(EXCERPT TO READ):
Trauma Informed Care in a School Setting

It sounds so easy: take care of the student’s needs before trying to educate them…

Practicing trauma informed care in a school setting is challenging. Some students have had years of being unsuccessful in school due to lifelong chronic stress and lack of support. It takes a lot of time, energy and manpower to build resiliency in these students.

Integration of trauma informed care into our schools has had many ups and downs. In the two years I have led this work in an elementary school and now in a middle school, I have had many fruitful discussions with staff who have voiced their criticism:

  • “All the Principal does is ‘talk’ to them and send them back to class.”
  • “He/She can’t do the work.”
  • “The kids don’t respect me.”
  • “There are no consequences for student behavior.”

One of the most challenging hurdles to overcome is convincing teachers that our traditional consequences for student behavior were not always logical consequences. At the same time, implementing a system of logical or natural consequences in a large school is difficult. In a school of over 1,000 students, 46 teachers and over 30 support staff, how do you ensure every employee has the proper mindset? We turned to Starr Commonwealth.

Starr brought their expertise and training to our district to provide every staff member with professional development around trauma informed care. Most of this training was providing the understanding of how trauma and chronic stress affects brain development. With this newfound knowledge, we first focused on our student system of support, which included our discipline process and our tier 2 and tier 3 support.

Once those systems were built through a trauma informed lens, we began focusing on how to increase teacher capacity to:

  • Build relationships with the students.
  • Be curious about the behavior.

(JOBS):
(a) Do these statements agree with the trauma informed care text? Answer yes or no for each, and quote the words that decide it. (i) The writer has led this work for two years. (ii) Starr Commonwealth's training was given only to teachers. (iii) After the training, the first focus was on increasing teacher capacity.
(b) Summarize the trauma informed care text in two sentences.
Use only the trauma informed care text to respond, not the data.

(GIVEN MATERIAL):

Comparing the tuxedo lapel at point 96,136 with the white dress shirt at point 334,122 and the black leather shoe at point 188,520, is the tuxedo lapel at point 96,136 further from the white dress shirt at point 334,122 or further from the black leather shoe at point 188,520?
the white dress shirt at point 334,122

(ANSWERS PROVIDED):
(a)
(i) Yes: "In the two years I have led this work"
(ii) No: "to provide every staff member with professional development around trauma informed care"
(iii) No: "we first focused on our student system of support"

(b) Practicing trauma informed care in a school is challenging because some students have struggled for years under chronic stress and lack of support, and staff have voiced criticism such as that there are no consequences for student behavior. The district brought in Starr Commonwealth to train every staff member on how trauma and chronic stress affect brain development, then rebuilt its student support systems, including discipline, before working to help teachers build relationships with students and be curious about behavior.